Viral Pneumonia

1. History

Key HPI questions: Onset and duration of cough (productive vs. dry), dyspnea, fever/chills, pleuritic chest pain, sputum character, hemoptysis
Symptom characterization: Viral pneumonia typically presents with gradual onset of dry cough, low-grade fever (<38.5°C), myalgias, and malaise, often preceded by upper respiratory prodrome (rhinorrhea, sore throat)[1-2]
Timing/triggers: Seasonal patterns — RSV and influenza peak in late autumn/winter; rhinovirus in autumn/spring. Ask about sick contacts, recent travel, congregate living[2]
Associated symptoms: Rhinorrhea, headache, myalgias, anosmia/ageusia (suggestive of COVID-19), wheezing, diarrhea (some viral etiologies)[1]
Important negatives: Absence of purulent sputum, rigors, and pleuritic chest pain makes bacterial etiology less likely; however, clinical features alone cannot reliably distinguish viral from bacterial pneumonia[2]

2. Alarm Features

SpO₂ <93% on room air, respiratory rate >30 breaths/min, or severe respiratory distress[3]
Hemodynamic instability (SBP <90 mmHg) or need for vasopressors[4]
Altered mental status / new confusion[4-5]
Multilobar infiltrates on imaging[4]
Signs of organ dysfunction: oliguria, thrombocytopenia (platelets <100,000), leukopenia (WBC <4,000)[4]
ATS/IDSA severe CAP criteria: 1 major criterion (mechanical ventilation or septic shock requiring vasopressors) OR ≥3 minor criteria warrants ICU admission[4-5]
Rapid clinical deterioration despite supportive care
Hemoptysis or signs of secondary bacterial superinfection (new purulent sputum, rising procalcitonin)

3. Medications

Influenza-specific antivirals

Oseltamivir 75 mg PO BID × 5 days — first-line for influenza A/B; most benefit within 48 hours of symptom onset, but still recommended in severe/hospitalized cases beyond 48 hours[6-7]
Baloxavir marboxil (Xofluza) — single-dose oral; FDA-approved for uncomplicated influenza within 48 hours in patients ≥5 years[8]
Peramivir 600 mg IV single dose — option when oral/inhaled routes not feasible[8]
Zanamivir inhaled — alternative, especially if oseltamivir resistance suspected[2]

COVID-19 antivirals

Remdesivir (Veklury) — FDA-approved for hospitalized patients and high-risk outpatients with mild-to-moderate COVID-19[8]
Nirmatrelvir/ritonavir (Paxlovid) for high-risk outpatients within 5 days of symptom onset
RSV/other viruses: Largely supportive; ribavirin (aerosolized or IV) considered in immunocompromised patients with RSV, hMPV, or parainfluenza.
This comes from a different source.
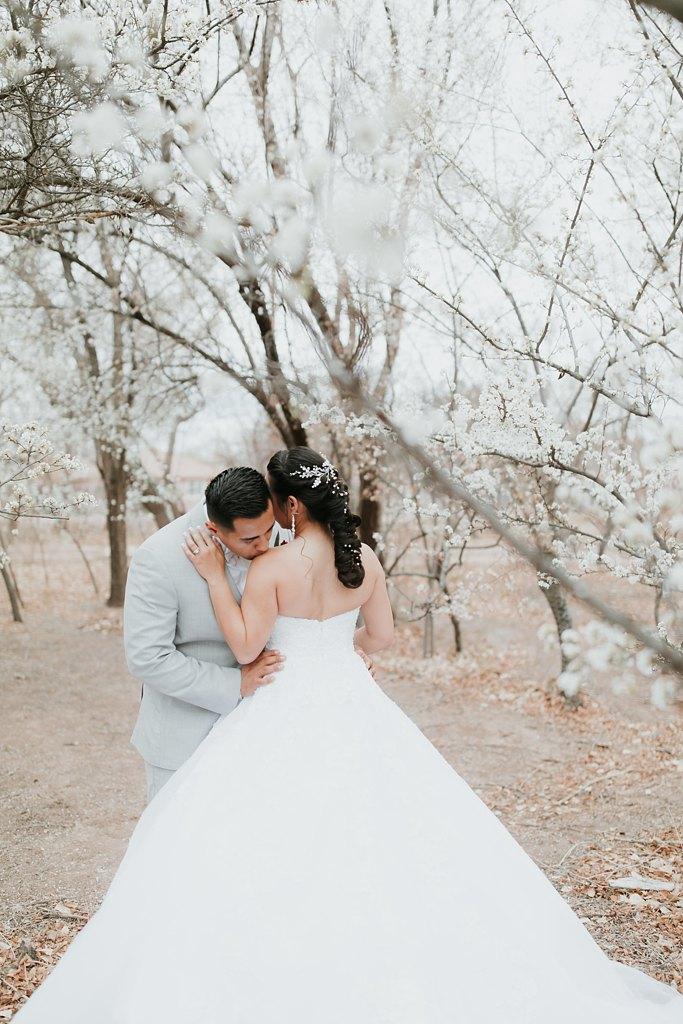 Alicia+lucia+photography+-+albuquerque+wedding+photographer+-+santa+fe+wedding+photography+-+new+mexico+wedding+photographer+-+albuquerque+wedding+-+albuquerque+winter+wedding_0074.jpg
Cidofovir for severe adenovirus in immunocompromised. Acyclovir for varicella pneumonia[2][4]
Corticosteroids: Dexamethasone reduces mortality in severe COVID-19 requiring supplemental O₂; role in non-COVID viral pneumonia is controversial and not routinely recommended[1-2]
Antibiotics: Should be deferred if viral etiology is confirmed and bacterial coinfection is low suspicion (procalcitonin ≤0.25 ng/mL); IDSA suggests antiviral therapy alone in this setting[9]
Contraindicated/cautions: Avoid unnecessary antibiotics — up to 20% of hospitalized patients receiving antibacterials experience adverse events, and each additional day increases resistant organism risk by ~7%[9]

4. Diet

Hydration: Adequate oral fluid intake is essential; IV fluids for patients unable to maintain oral intake or with hemodynamic compromise
Nutritional support: Malnourished and elderly patients benefit from individualized nutritional intervention programs (high protein 1.2–1.5 g/kg/day, energy 25–30 kcal/kg/day), which have been shown to reduce pneumonia readmission rates by up to 77% in malnourished older adults[10-11]
Micronutrients: Vitamin C supplementation may have modest benefit in patients with deficiency; vitamins C and D, zinc, and selenium highlighted as potentially beneficial in respiratory viral infections, though supplementation has not been linked to prevention[12-13]
Acute phase: Small, frequent, calorie-dense meals; avoid aspiration risk in patients with altered mental status or severe dyspnea

5. Review of Systems

Respiratory: Cough (dry vs. productive), dyspnea, wheezing, chest tightness, hemoptysis
Constitutional: Fever, chills, rigors, fatigue, myalgias, night sweats, weight loss
ENT: Rhinorrhea, sore throat, anosmia, ageusia, sinus congestion
GI: Nausea, vomiting, diarrhea (common with COVID-19, adenovirus)
Cardiac: Chest pain, palpitations (screen for myocarditis complication)
Neurologic: Confusion, headache, altered mental status
Skin: Rash (consider measles, varicella, adenovirus)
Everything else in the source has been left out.